Hernig partnered with Daniel A. Northrup to operate the Hernig & Northrup Creamery in Hopewell from 1892 to 1920. The Hopewell creamery pasteurized the milk, separated the cream and milk, and also made butter.

The creamery processed around 5,000 pounds of milk per day, received from nearly 100 farms in the Hopewell Valley. The products were shipped daily to the Hernig distribution center in Philadelphia in refrigerated train cars.


Holcombe‘s Raw Milk Bottle Caps (c. 1940s)

Bottle caps for G. Newell Holcombe Raw Milk [Carol Kehoe]

These are flat bottle caps for G. Newell Holcombe’s Raw Milk – “Produced by Tuberculin Tested Cows,” courtesy of Carol Kehoe of Hopewell Antiques.

George Newell Holcombe (1894-1958) was born in Hopewell, and lived in his grandfather John M. Dalrymple’s house at 19 West Broad Street – one of Hopewell’s oldest buildings, originally the site of the Hopewell Academy Baptist school in the 1750s, then the Blackwell / Riley / Drake farmstead, and more recently known as the Runyon property.

After serving in France in World War I as a medical corpsman, Holcombe returned to Hopewell and lived in the same house. He operated a plumbing and heating business for multiple decades, and ran his 85-acre farm. He also was elected mayor.

Holcombe Plumbing [HH 7/9/1924]

The Holcombe milk business appears to be a sideline from the original Drake/Dalrymple farm, since there is no discussion of it found in his obituary, or in local newspapers and other sources.

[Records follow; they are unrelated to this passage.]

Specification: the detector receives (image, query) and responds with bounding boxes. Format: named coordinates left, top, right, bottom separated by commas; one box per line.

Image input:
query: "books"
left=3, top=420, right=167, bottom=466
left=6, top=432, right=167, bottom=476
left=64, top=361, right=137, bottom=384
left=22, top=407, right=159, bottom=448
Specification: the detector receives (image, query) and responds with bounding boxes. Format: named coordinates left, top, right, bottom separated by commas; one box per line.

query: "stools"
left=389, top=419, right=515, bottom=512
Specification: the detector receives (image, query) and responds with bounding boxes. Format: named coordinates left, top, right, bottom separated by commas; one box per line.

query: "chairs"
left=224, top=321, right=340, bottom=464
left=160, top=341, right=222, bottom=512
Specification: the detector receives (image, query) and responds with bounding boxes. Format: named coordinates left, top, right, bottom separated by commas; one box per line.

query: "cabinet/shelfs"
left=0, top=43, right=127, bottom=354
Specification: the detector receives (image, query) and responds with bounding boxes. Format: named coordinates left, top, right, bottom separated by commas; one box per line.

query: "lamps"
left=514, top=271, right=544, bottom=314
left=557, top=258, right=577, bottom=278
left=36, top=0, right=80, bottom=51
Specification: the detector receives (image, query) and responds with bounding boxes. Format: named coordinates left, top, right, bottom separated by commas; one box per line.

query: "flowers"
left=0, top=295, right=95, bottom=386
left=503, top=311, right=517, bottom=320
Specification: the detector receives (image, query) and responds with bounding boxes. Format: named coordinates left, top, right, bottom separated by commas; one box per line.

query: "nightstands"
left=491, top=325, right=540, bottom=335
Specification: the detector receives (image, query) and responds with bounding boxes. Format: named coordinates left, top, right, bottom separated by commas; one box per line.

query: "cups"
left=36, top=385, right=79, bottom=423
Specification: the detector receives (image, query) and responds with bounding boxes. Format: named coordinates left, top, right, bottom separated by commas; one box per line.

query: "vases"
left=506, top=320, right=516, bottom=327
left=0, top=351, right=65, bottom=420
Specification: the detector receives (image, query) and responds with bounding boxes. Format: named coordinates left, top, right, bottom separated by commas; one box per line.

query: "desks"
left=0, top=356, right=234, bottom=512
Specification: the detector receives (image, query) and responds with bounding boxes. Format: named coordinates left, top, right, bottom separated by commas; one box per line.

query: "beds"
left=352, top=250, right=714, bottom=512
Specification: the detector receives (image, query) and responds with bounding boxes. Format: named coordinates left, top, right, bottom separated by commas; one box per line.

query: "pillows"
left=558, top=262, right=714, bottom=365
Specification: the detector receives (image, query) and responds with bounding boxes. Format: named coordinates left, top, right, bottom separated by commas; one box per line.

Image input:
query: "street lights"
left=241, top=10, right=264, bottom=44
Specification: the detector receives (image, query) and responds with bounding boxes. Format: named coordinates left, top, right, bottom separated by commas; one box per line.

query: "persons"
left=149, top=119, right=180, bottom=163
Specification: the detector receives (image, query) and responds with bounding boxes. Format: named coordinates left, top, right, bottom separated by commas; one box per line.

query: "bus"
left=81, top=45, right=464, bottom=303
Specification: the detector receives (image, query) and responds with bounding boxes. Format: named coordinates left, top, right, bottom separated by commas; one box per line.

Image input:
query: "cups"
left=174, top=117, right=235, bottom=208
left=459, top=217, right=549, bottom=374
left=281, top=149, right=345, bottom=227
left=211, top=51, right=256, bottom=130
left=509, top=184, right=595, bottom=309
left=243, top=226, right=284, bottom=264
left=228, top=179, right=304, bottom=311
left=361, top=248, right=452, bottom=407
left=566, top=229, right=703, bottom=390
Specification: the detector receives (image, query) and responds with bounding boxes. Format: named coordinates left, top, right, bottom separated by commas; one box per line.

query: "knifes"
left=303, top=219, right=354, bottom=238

There was strong concern about the safety of milk in the 1920s. The newspaper reported an effort in 1926 to require that all milk offered for sale in the borough be pasteurized, or be procured from tuberculin-tested cows. (The Hopewell creamery had added a pasteurizing plant in 1914.) Reportedly, tuberculosis had only appeared locally in cows a few years previously, possibly spreading because the cows were being shut up into “nice clean warm stables” instead of being allowed to live in open sheds in the fresh air.  [HH 3/31/1926]


Cutter’s Drug Store – Tincture of Iodine (1920s-40s)

Cutter’s Drug Store – Tincture of Iodine
Hopewell Pharmacy / Rexall Drugs, 1965 [Craig Taylor]

This small 3-inch bottle from Cutter’s Drug Store contains Tincture of Iodine, which is used as an antiseptic – to disinfect wounds, and in smaller amounts, to disinfectant water for drinking or to sanitize the surface of fruit and vegetables.

In 1920, Paul S. Cutter partnered with George E. Pierson, who had run a drug store at 1 West Broad in Hopewell since the mid 1880s. The business became Cutter’s Rexall Drug Store, which continued into the early 1960s. The building continues today as the Hopewell Pharmacy.

As listed on the label, the product was produced by the United Drug Co., which was formed in 1921 as a group of franchised drug stores. U. D. C. used the name “Rexall” (“king of all”) for its stores and products, and which eventually became the company name. The company was started in Boston, and moved to St. Louis in 1920.

So this bottle is from after 1920, and before the mid-1940s, when the company was renamed from the United Drug Co. to the Rexall Drug Co.